On Sep 25, 2012, at 4:37 PM, Andrew Otto otto@wikimedia.org wrote:
As discussed in the TechOps meeting yesterday, the Analytics team is evaluating two different Hadoop distributions for the batch processing layer of the Kraken cluster: Cloudera Hadoop 4 (CDH4) and Datastax Enterprise (DSE). I'm going to try to describe from a very high level why we think DSE is purrrrrty cool, and why CDH4 sounds like a relative headache. I'll then ask the questions we hope to answer soon.
[snip]
Most of this has already been said, so I'll keep it short now: Using Free and Open Source Software is an important part of what we do. There are many cases of open source software in use in our cluster with non-free "Enterprise" versions out there, with more and sometimes arguably better features than in the "open (source) core" versions. We generally don't use those non-free versions, especially not when it's a conscious decision made as a team. Even purely on a technical level, I don't think we've ever regretted those decisions, whereas we're constantly trying to move away from the few exceptions that have slipped through the cracks in the past.

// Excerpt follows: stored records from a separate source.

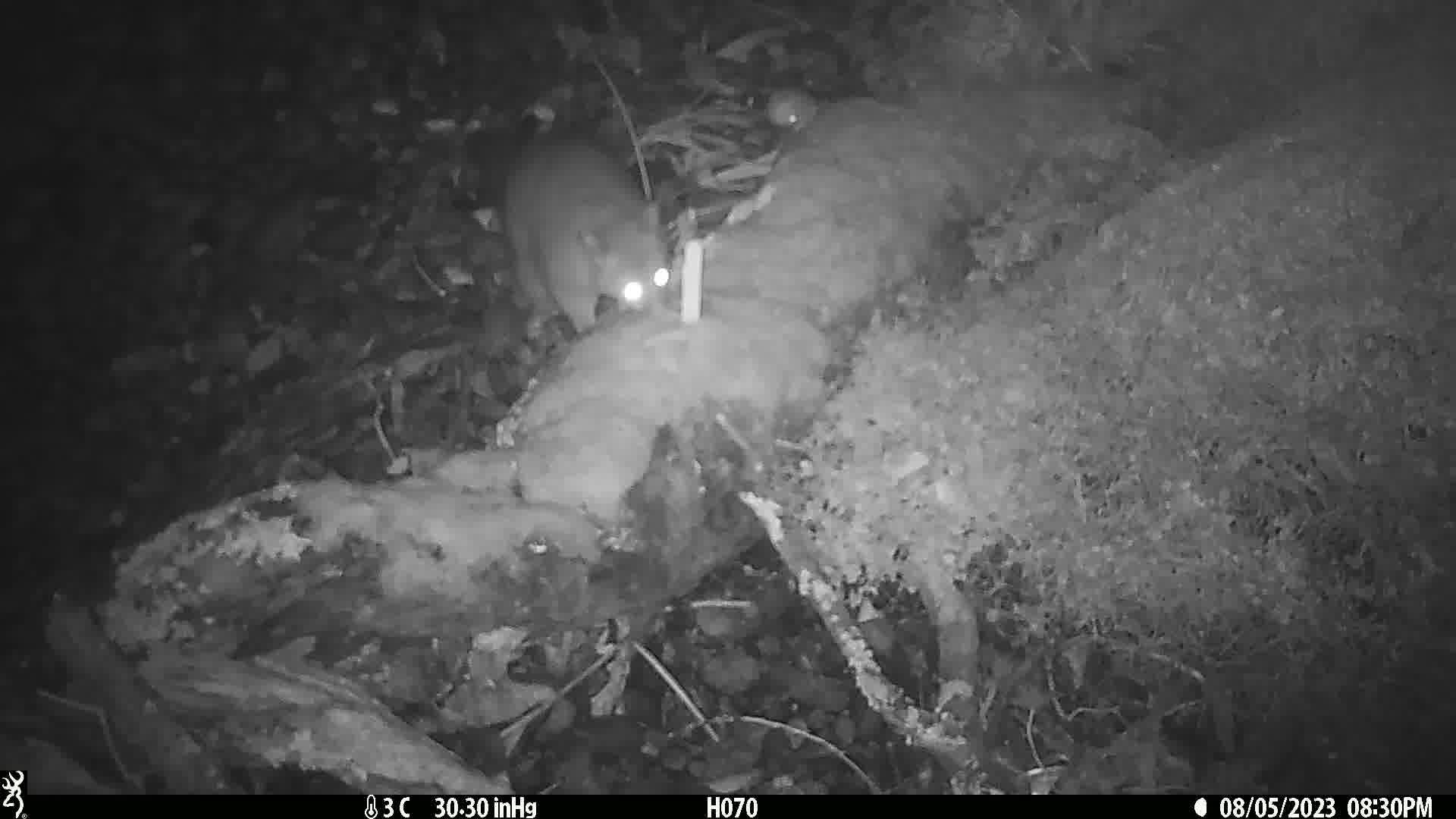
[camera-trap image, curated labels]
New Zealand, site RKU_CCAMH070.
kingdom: Animalia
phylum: Chordata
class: Mammalia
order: Diprotodontia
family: Phalangeridae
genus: Trichosurus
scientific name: Trichosurus vulpecula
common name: common brushtail possum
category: possum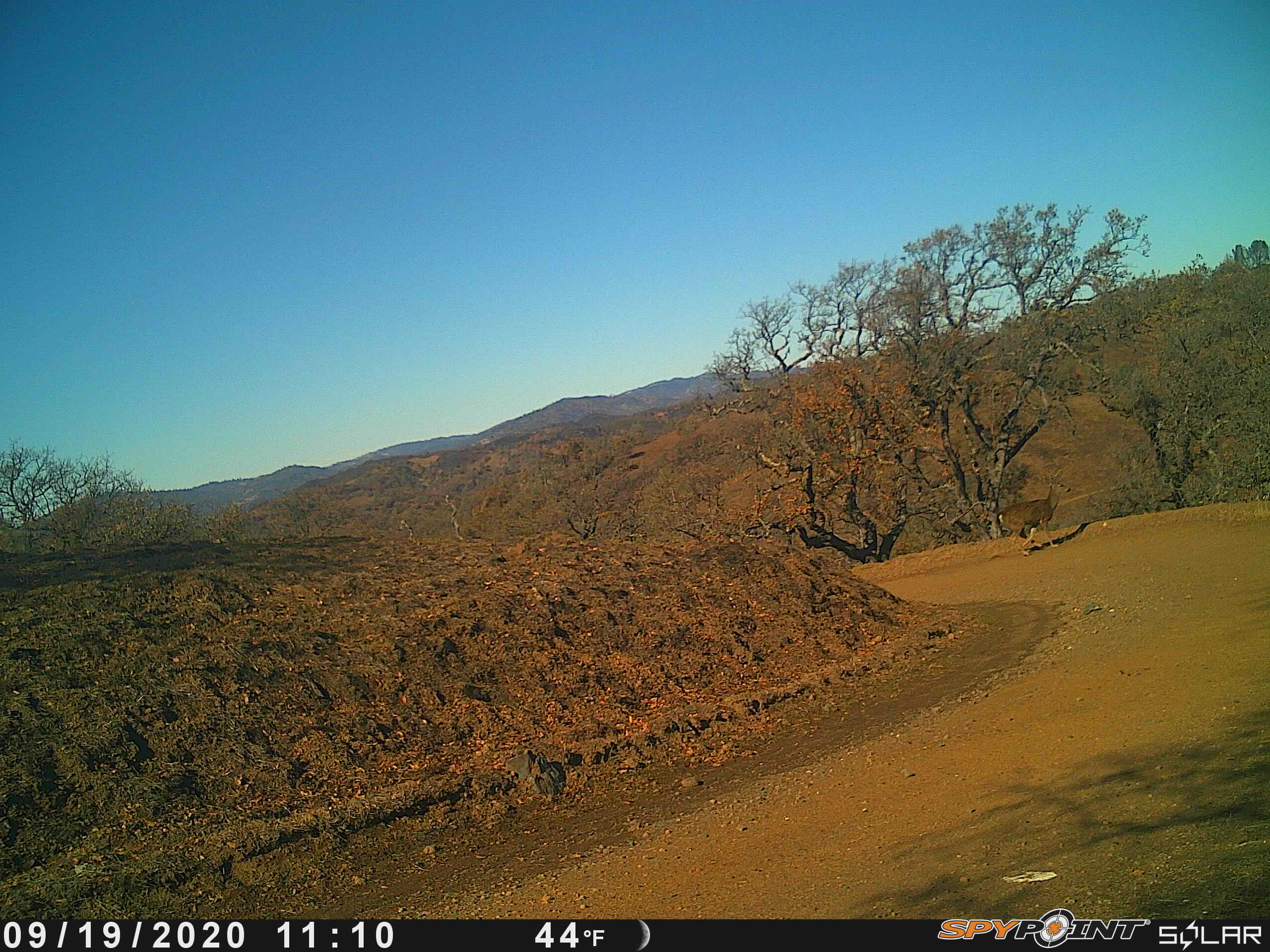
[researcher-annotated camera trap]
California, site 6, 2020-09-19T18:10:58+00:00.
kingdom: Animalia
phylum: Chordata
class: Mammalia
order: Artiodactyla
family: Cervidae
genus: Odocoileus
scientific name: Odocoileus hemionus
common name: mule deer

We only use non-free solutions where there is no realistic, reasonable open source alternative available at all. With Enterprise versions based on existing open source software that's almost never the case, and in this particular case, judging from your comments as well as others, it doesn't seem to apply either. It's perfectly possible to use a fully open source package (Cloudera Hadoop) for your purposes, and thus that's what you should do at Wikimedia.